WHAT IS BEING ASKED: Only one stretch of the data should be retyped: the lines from the line containing "NET21ベランダ 鳥・はと・鳩・カラスよけ 防鳥ネット" through the line containing "Pig & Sheep". Keep pictures out of it.

EXTRACTED INFORMATION:

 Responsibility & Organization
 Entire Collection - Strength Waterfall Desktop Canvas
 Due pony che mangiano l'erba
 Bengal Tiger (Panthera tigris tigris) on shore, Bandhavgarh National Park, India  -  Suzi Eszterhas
==
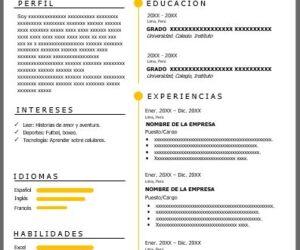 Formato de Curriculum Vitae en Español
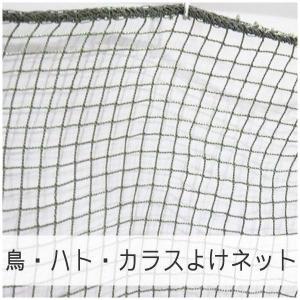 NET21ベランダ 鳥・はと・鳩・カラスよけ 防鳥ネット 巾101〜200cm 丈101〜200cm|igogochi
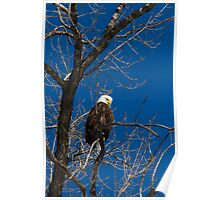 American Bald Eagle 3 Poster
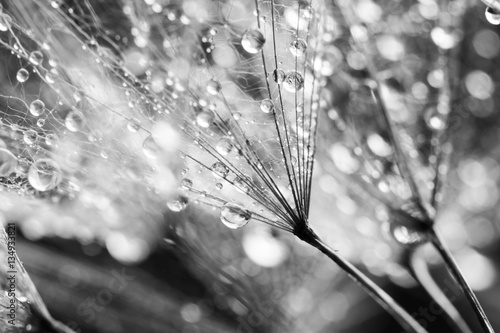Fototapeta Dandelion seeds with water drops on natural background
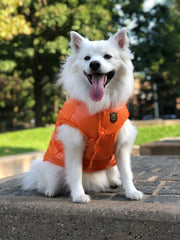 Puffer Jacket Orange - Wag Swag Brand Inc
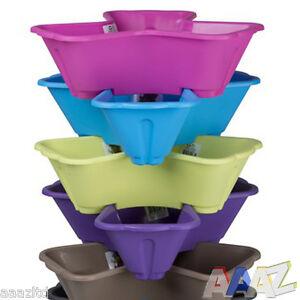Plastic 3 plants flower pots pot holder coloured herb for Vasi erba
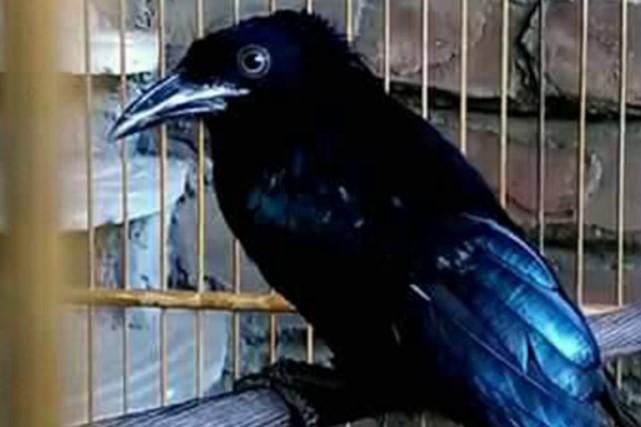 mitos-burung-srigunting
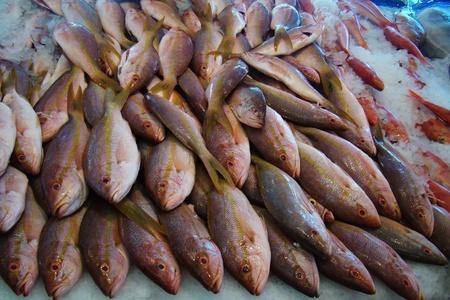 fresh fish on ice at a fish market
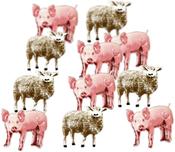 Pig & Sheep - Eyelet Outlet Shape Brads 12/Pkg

SOLUTION TO THE EXERCISE:
 NET21ベランダ 鳥・はと・鳩・カラスよけ 防鳥ネット 巾101〜200cm 丈101〜200cm|igogochi
 American Bald Eagle 3 Poster
Fototapeta Dandelion seeds with water drops on natural background
 Puffer Jacket Orange - Wag Swag Brand Inc
Plastic 3 plants flower pots pot holder coloured herb for Vasi erba
 mitos-burung-srigunting
 fresh fish on ice at a fish market
 Pig & Sheep - Eyelet Outlet Shape Brads 12/Pkg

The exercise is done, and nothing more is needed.